── DATA LISTING

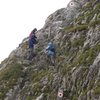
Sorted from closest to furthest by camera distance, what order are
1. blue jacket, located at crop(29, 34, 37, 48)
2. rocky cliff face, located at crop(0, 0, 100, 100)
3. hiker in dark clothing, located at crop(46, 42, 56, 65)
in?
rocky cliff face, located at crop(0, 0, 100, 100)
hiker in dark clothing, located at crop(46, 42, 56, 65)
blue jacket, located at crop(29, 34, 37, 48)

────
── DATA LISTING

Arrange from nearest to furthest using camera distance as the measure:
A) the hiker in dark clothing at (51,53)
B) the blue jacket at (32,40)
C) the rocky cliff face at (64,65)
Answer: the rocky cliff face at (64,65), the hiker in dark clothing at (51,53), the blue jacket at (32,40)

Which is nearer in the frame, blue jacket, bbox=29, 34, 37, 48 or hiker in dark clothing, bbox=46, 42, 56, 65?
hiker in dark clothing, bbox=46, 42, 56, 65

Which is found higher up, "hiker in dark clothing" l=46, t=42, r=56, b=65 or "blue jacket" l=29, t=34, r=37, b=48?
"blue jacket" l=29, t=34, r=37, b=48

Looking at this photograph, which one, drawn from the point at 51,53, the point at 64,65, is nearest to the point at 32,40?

────
── DATA LISTING

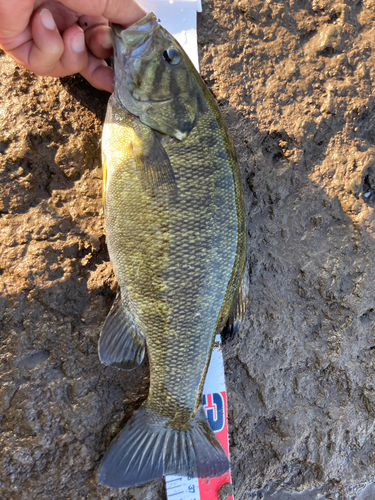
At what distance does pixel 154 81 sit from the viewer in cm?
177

────

PROBLEM ->
Copy the data from the line containing "Arrange from nearest" through the line containing "Answer: the rocky", reproducing each line verbatim.

FINAL ANSWER ->
Arrange from nearest to furthest using camera distance as the measure:
A) the hiker in dark clothing at (51,53)
B) the blue jacket at (32,40)
C) the rocky cliff face at (64,65)
Answer: the rocky cliff face at (64,65), the hiker in dark clothing at (51,53), the blue jacket at (32,40)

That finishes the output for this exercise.